Common misconceptions.

Myth

"Cold hands are just cold hands."

Reality

Cold sensitivity is universal. True Raynaud's has well-demarcated color changes (white, blue, red) and is reproducible with cold exposure. Distinguishing Raynaud's from generic cold intolerance matters because Raynaud's can signal underlying connective tissue disease.

Myth

"Raynaud's is harmless."

Reality

Primary Raynaud's is typically benign. Secondary Raynaud's is the question — and it can be the first sign of systemic sclerosis years before skin changes appear. Up to 90% of patients with systemic sclerosis have Raynaud's at presentation. Early identification of secondary Raynaud's allows early screening for evolving CTD.

Myth

"There's no treatment besides wearing gloves."

Reality

Calcium channel blockers (nifedipine, amlodipine) are first-line pharmacologic treatment. PDE5 inhibitors (sildenafil, tadalafil) work for severe disease. Prostacyclin analogs help digital ulcers. Topical nitrates can help. Biofeedback and stress management have evidence too. Most patients improve substantially with combined approaches.

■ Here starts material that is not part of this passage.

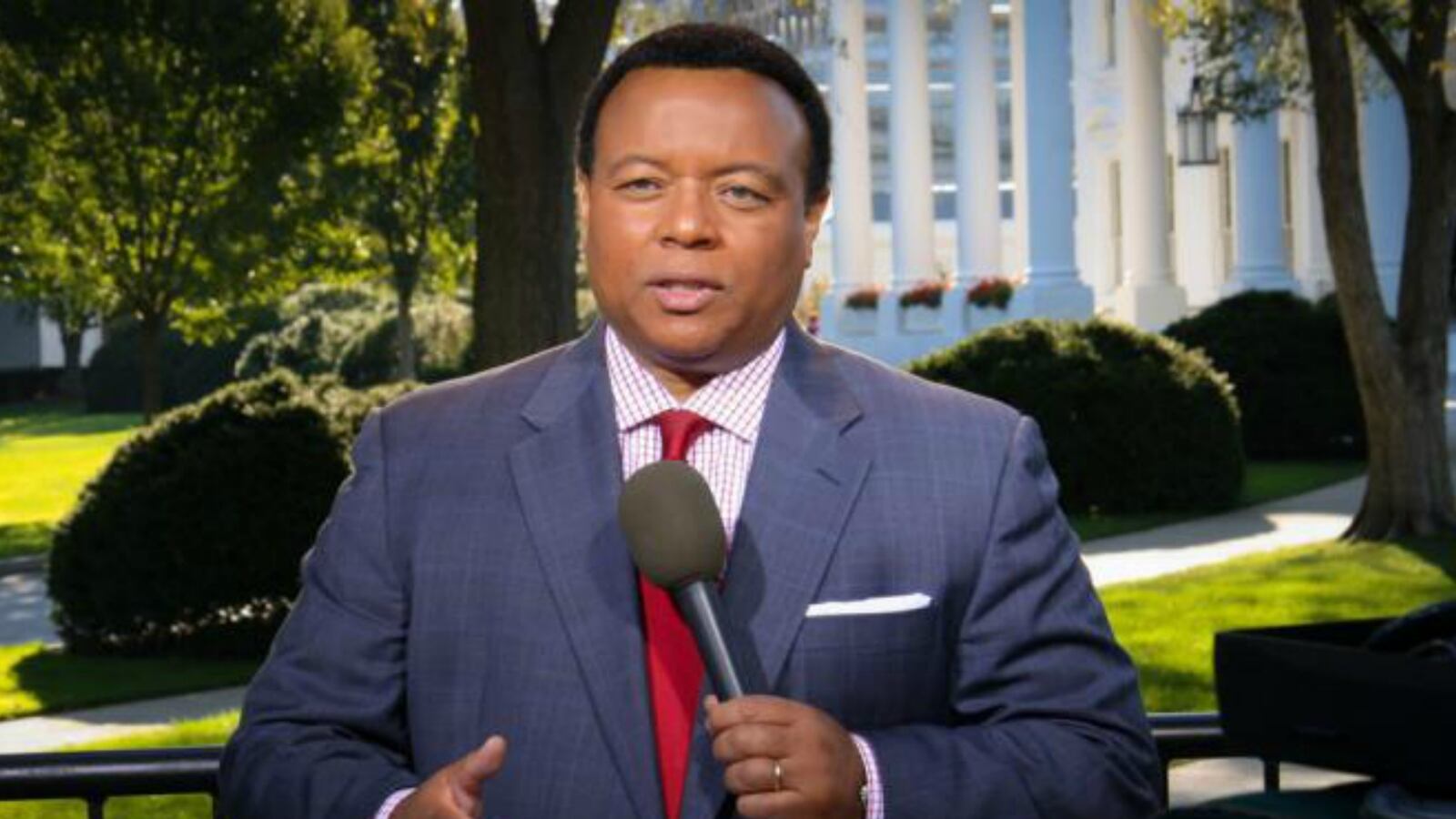 cheats/2017/04/25/fox-news-anchor-sues-for-racial-discrimination/170425-kelly-wright-cheat_clqcpu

When to see a rheumatologist.

See a rheumatologist if you have:

  • Well-demarcated color changes in fingers or toes (white, blue, red) with cold or stress
  • Raynaud's symptoms plus a positive ANA
  • Raynaud's plus joint pain, dry eyes/mouth, swollen hands, or skin tightening
  • Digital ulcers or pitted scars at the fingertips
  • New-onset Raynaud's after age 30 (more likely secondary)
  • Severely asymmetric Raynaud's (suggests a vascular or compressive cause)
  • Raynaud's plus family history of connective tissue disease

Nailfold capillaroscopy plus ANA testing should be done in any new-onset Raynaud's that doesn't have a clear secondary cause. Catching evolving systemic sclerosis early matters more than almost any other diagnostic decision in rheumatology.

References
  1. Maverakis E, et al. International consensus criteria for the diagnosis of Raynaud's phenomenon. J Autoimmun, 2014. PubMed 24485156
  2. Wigley FM, Flavahan NA. Raynaud's phenomenon. N Engl J Med, 2016. PubMed 27532832
  3. Cutolo M, et al. Nailfold capillaroscopy in systemic sclerosis. Best Pract Res Clin Rheumatol.
  4. Herrick AL. Evidence-based management of Raynaud's phenomenon. Ther Adv Musculoskelet Dis.
This page is for education and does not replace medical advice. Decisions about diagnosis or treatment of Raynaud's phenomenon should be made with your rheumatologist. Do not stop or change medications based on anything you read here.